• WHAT IS REQUIRED
In the Postfix text, what does the writer ideally want Postfix to do with the email?

• TEXT EXTRACT
_ _ _ _ _

Ideally, I just want to have Postfix pass the email to a script and continue processing normally.

I already came up with a solution with a content_filter, but it doesn't seem to work reliably: especially when I send to several people some mails don't get delivered. In the logs I can see that for some recipients the script is called, but even then only for some of those the email is actually sent.

So if possible I would like to avoid using content_filter. Is there are another way? If not, what may be wrong with my setup?

_ _ _ _ _

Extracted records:

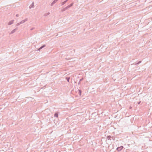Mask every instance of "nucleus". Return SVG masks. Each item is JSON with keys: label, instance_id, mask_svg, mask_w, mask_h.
<instances>
[{"label": "nucleus", "instance_id": "nucleus-3", "mask_svg": "<svg viewBox=\"0 0 152 152\" xmlns=\"http://www.w3.org/2000/svg\"><path fill=\"white\" fill-rule=\"evenodd\" d=\"M54 116L55 117H58V114L57 113H56L55 114Z\"/></svg>", "mask_w": 152, "mask_h": 152}, {"label": "nucleus", "instance_id": "nucleus-5", "mask_svg": "<svg viewBox=\"0 0 152 152\" xmlns=\"http://www.w3.org/2000/svg\"><path fill=\"white\" fill-rule=\"evenodd\" d=\"M68 81H69V79H68Z\"/></svg>", "mask_w": 152, "mask_h": 152}, {"label": "nucleus", "instance_id": "nucleus-1", "mask_svg": "<svg viewBox=\"0 0 152 152\" xmlns=\"http://www.w3.org/2000/svg\"><path fill=\"white\" fill-rule=\"evenodd\" d=\"M123 148V146H120V147H118V148H117V150L118 151H121V150H122V149Z\"/></svg>", "mask_w": 152, "mask_h": 152}, {"label": "nucleus", "instance_id": "nucleus-2", "mask_svg": "<svg viewBox=\"0 0 152 152\" xmlns=\"http://www.w3.org/2000/svg\"><path fill=\"white\" fill-rule=\"evenodd\" d=\"M13 23V21H11L9 23V24L10 25L11 24H12Z\"/></svg>", "mask_w": 152, "mask_h": 152}, {"label": "nucleus", "instance_id": "nucleus-4", "mask_svg": "<svg viewBox=\"0 0 152 152\" xmlns=\"http://www.w3.org/2000/svg\"><path fill=\"white\" fill-rule=\"evenodd\" d=\"M45 46H42V47H41L40 48H39V49H42L43 47H44Z\"/></svg>", "mask_w": 152, "mask_h": 152}]
</instances>
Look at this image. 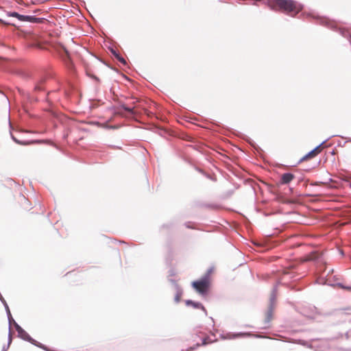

_ _ _ _ _

• FINISHED ANSWER
Pass the email to a script and continue processing normally.